Brazil did not expend a large chunk of its FX reserves on defending the Real. On 4 December the Real touched USD/BRL2.51, down from BRL/USD1.55 in July, a decline of 38 per cent. This clearly reflected a policy decision that depreciation in the real would help to bridge the gap that was beginning to emerge due to declining external demand. In other words, a cheaper real would help reduce imports and shift demand towards domestic goods, while helping exporters to compete more effectively and retain market share in ailing developed markets.

It is worth noting that the substantial decline in the Real was achieved without major disruptions in domestic financial markets, though it did impose an estimated US$30 billion in losses on a handful of corporations that entered into ill-advised short-dollar currency trades. Interestingly, the government was net long dollars vs the Real, so it gained substantially from the depreciation.

Additionally, the BC used a broad set of policies to provide liquidity support (described in the Assumptions and Evidence section below). Overall, these measures have played a key role in supporting exporters and preventing domestic liquidity from freezing up. Although several smaller banks have encountered liquidity problems, Brazil’s major banks have so far weathered the crisis in strong shape.

**Dataset section:**
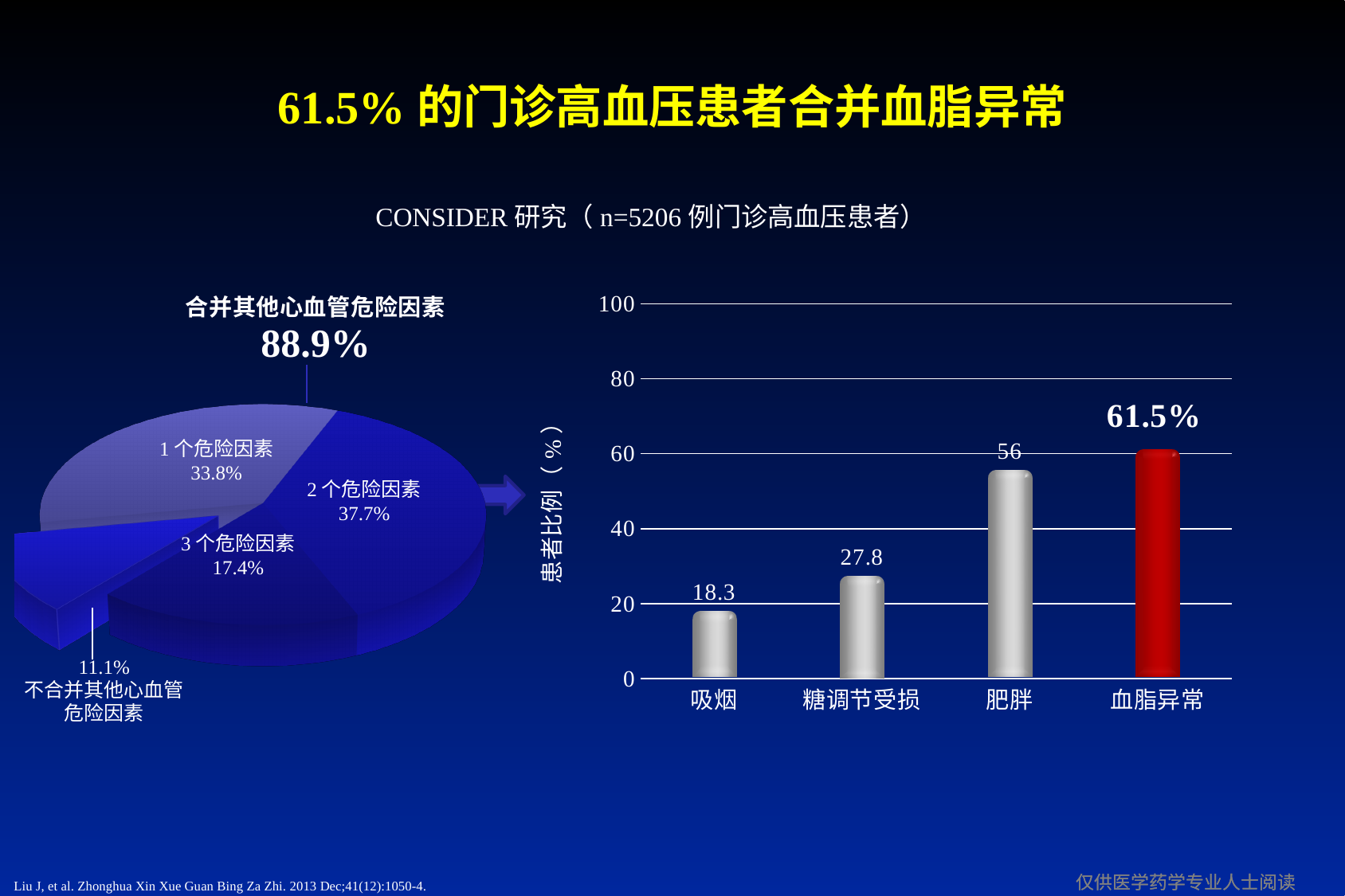
In the bar chart on the right, what is the value for 肥胖? 56 In the bar chart on the right, what is the value for 糖调节受损? 27.8 In the bar chart on the right, how many categories are shown on the x axis? 4 In the pie chart on the left, what share is labelled for 不合并其他心血管危险因素? 11.1% In the bar chart on the right, what is the value for 吸烟? 18.3 In the bar chart on the right, what is the difference between the values for 肥胖 and 糖调节受损? 28.2 In the bar chart on the right, which category has the highest value? 血脂异常 In the bar chart on the right, do the values rise or fall from left to right along the x axis? rise In the pie chart on the left, which is larger: the slice for 1 个危险因素 or the slice for 3 个危险因素? 1 个危险因素 In the pie chart on the left, what share is labelled for 2 个危险因素? 37.7% What kind of chart is shown on the left side of the slide? pie chart In the bar chart on the right, which category has the lowest value? 吸烟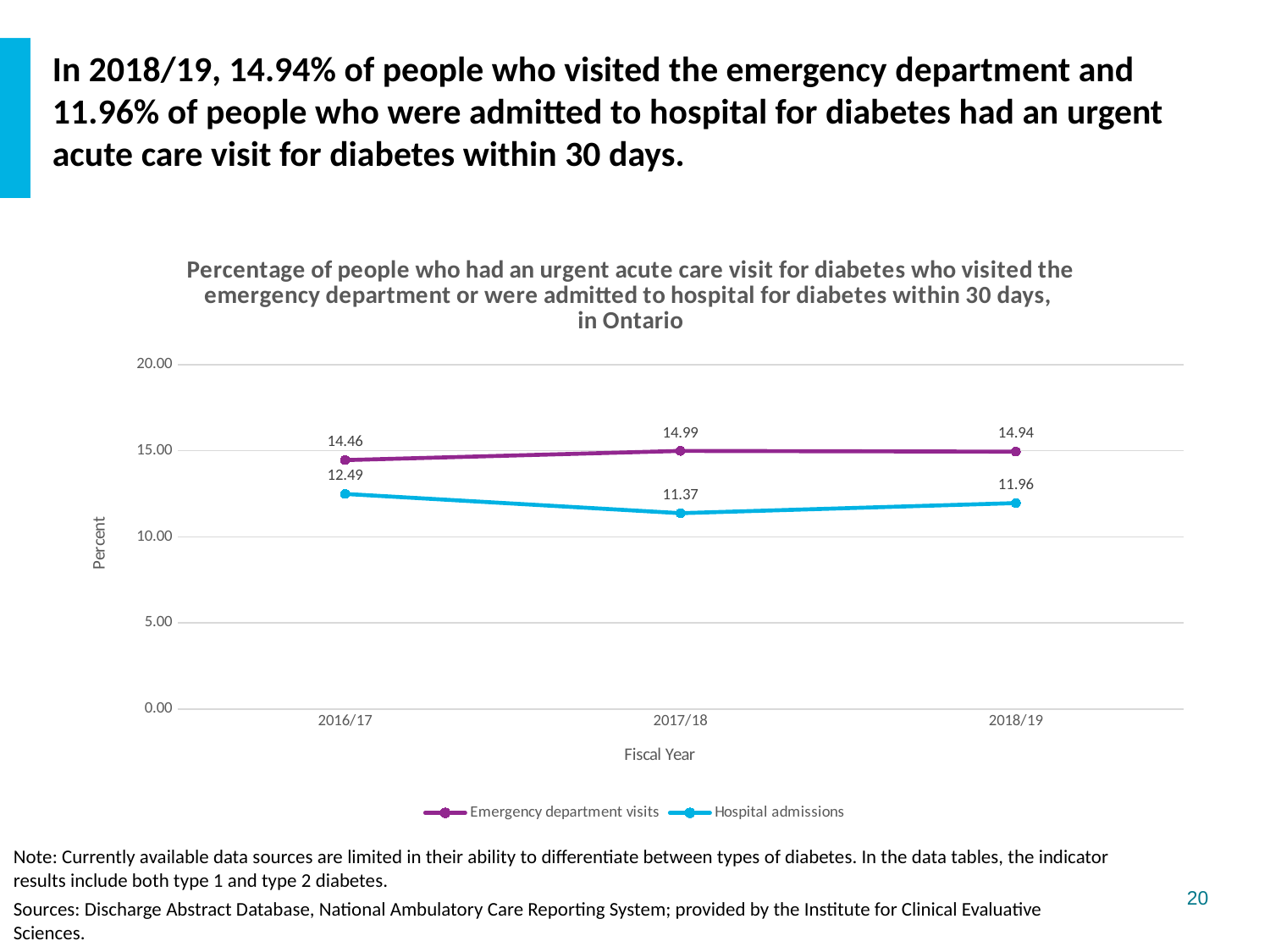
What is the value for Emergency department visits in 2017/18? 14.99 In which fiscal year is the Emergency department visits value lowest? 2016/17 Which series has the higher value in 2017/18, Emergency department visits or Hospital admissions? Emergency department visits What is the value for Hospital admissions in 2016/17? 12.49 Is the value for Hospital admissions in 2017/18 greater or less than 15.00? less In which fiscal year is the Hospital admissions value lowest? 2017/18 How many series does the legend list? 2 What is the difference between the Hospital admissions values in 2016/17 and 2017/18? 1.12 What is the difference between Emergency department visits and Hospital admissions in 2018/19? 2.98 What is the value for Hospital admissions in 2018/19? 11.96 What kind of chart is shown on the slide? line chart How many fiscal years are shown on the x axis? 3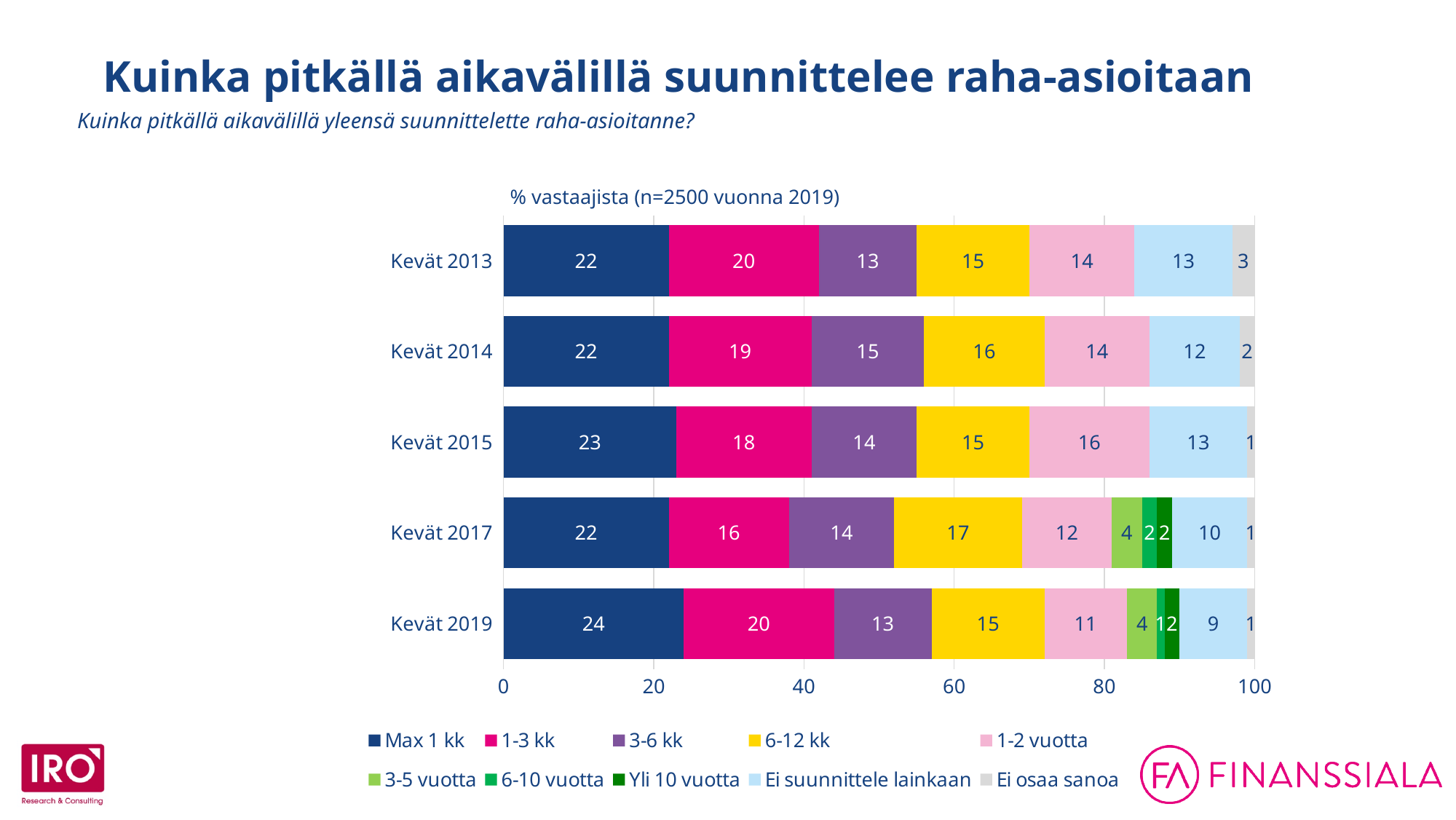
Which is larger: the '6-12 kk' value in Kevät 2017 or in Kevät 2019? Kevät 2017 What is the value for 'Max 1 kk' in Kevät 2019? 24 In which year is the 'Max 1 kk' value highest? Kevät 2019 In which year is the 'Ei suunnittele lainkaan' value lowest? Kevät 2019 What is the value for '1-2 vuotta' in Kevät 2015? 16 What is the value for 'Ei suunnittele lainkaan' in Kevät 2017? 10 What is the subtitle shown above the chart? % vastaajista (n=2500 vuonna 2019) What kind of chart is shown on the slide? stacked bar chart How many categories (survey years) are shown on the chart? 5 How many series does the legend list? 10 What is the total of the stacked bar for Kevät 2014? 100 What is the difference between the '1-3 kk' values for Kevät 2013 and Kevät 2017? 4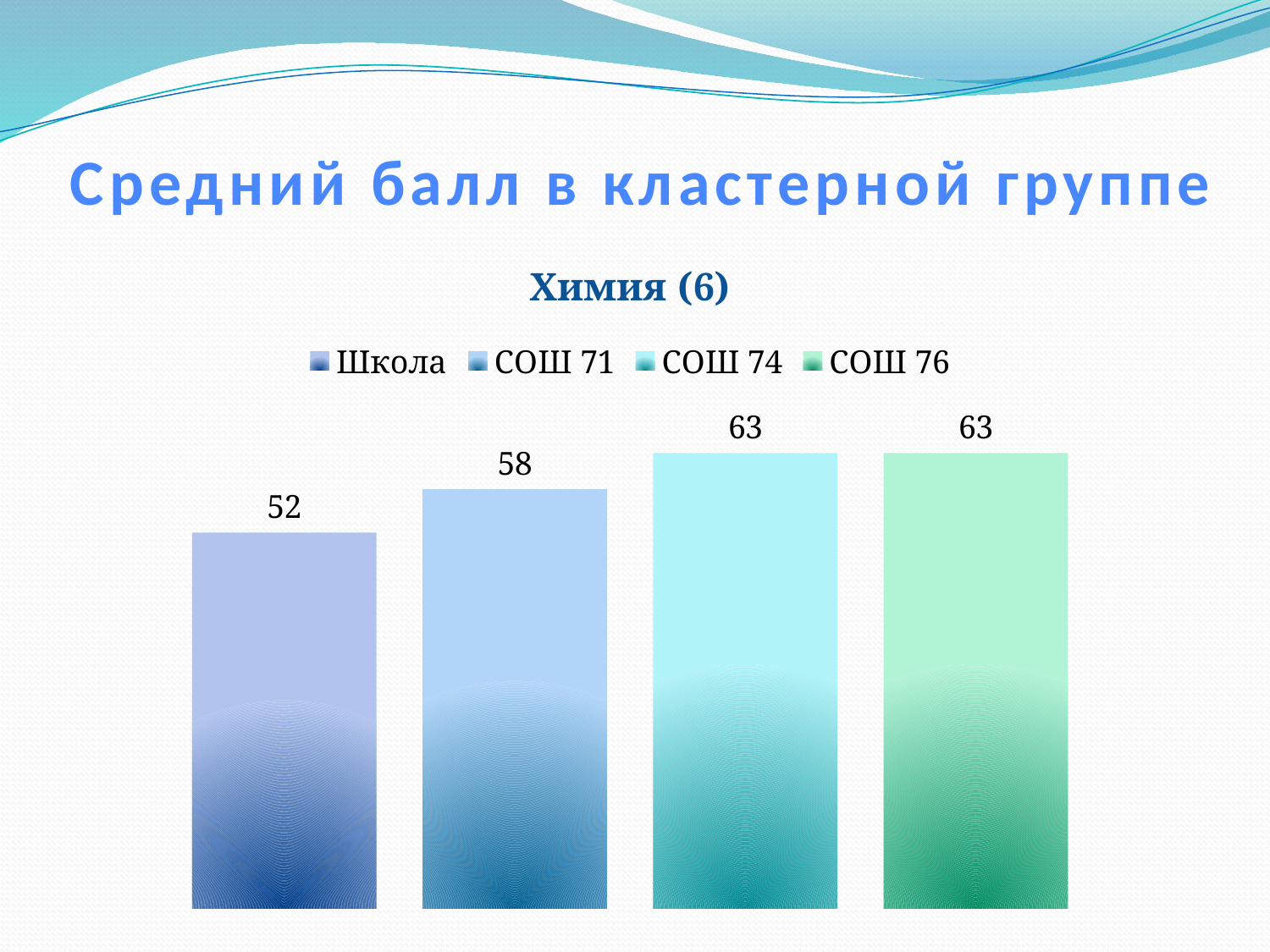
What kind of chart is shown on the slide? Bar chart What is the title of the chart? Химия (6) How many bars are plotted in the chart? 4 What is the difference between the values for СОШ 74 and Школа? 11 How many series does the legend list? 4 What is the value for СОШ 76 in the chart? 63 Which is larger, the value for СОШ 71 or the value for Школа? СОШ 71 What is the value for СОШ 71 in the chart? 58 What is the difference between the values for СОШ 71 and Школа? 6 What is the value for СОШ 74 in the chart? 63 Which series has the lowest value in the chart? Школа What is the value for Школа in the chart? 52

**Work to complete:**
a) In the passage on Brazil's currency, how much did a handful of corporations reportedly lose on short-dollar currency trades?
b) Write a continuation of the passage on Brazil's currency and liquidity measures, starting after its last sentence.
The material has no connection to the passage on Brazil's currency.

**Set of answers:**
a) An estimated US$30 billion.

b)
Objectives, domestic conditions and (more) instruments

Another major objective of the BC during this crisis – other than keeping inflation under control - is to bolster the credibility of monetary policy in the face of markets liable to extreme volatility. Hard to gain and easy to lose, credibility is essential to preserving the effectiveness of monetary policy, a point that is clearly stressed in the minutes of the last Copom meeting.

Although the economic data for September and October showed continued strength in certain sectors, some of these indicators are starting to deteriorate. The latest industrial production figures revealed a larger-than-expected decline and layoffs are now making the headlines in Brazil, as they are in many other countries (see Brazil weekly review). Financing remains difficult overall, especially trade finance.

In our view, the BC is well aware of the changing underlying situation in the economy. Its goal is to bring an overheated economy with rising inflation back to a more sustainable development path. Weakening demand and already high real interest rates will serve to keep inflation under control, despite the depreciation of the Real.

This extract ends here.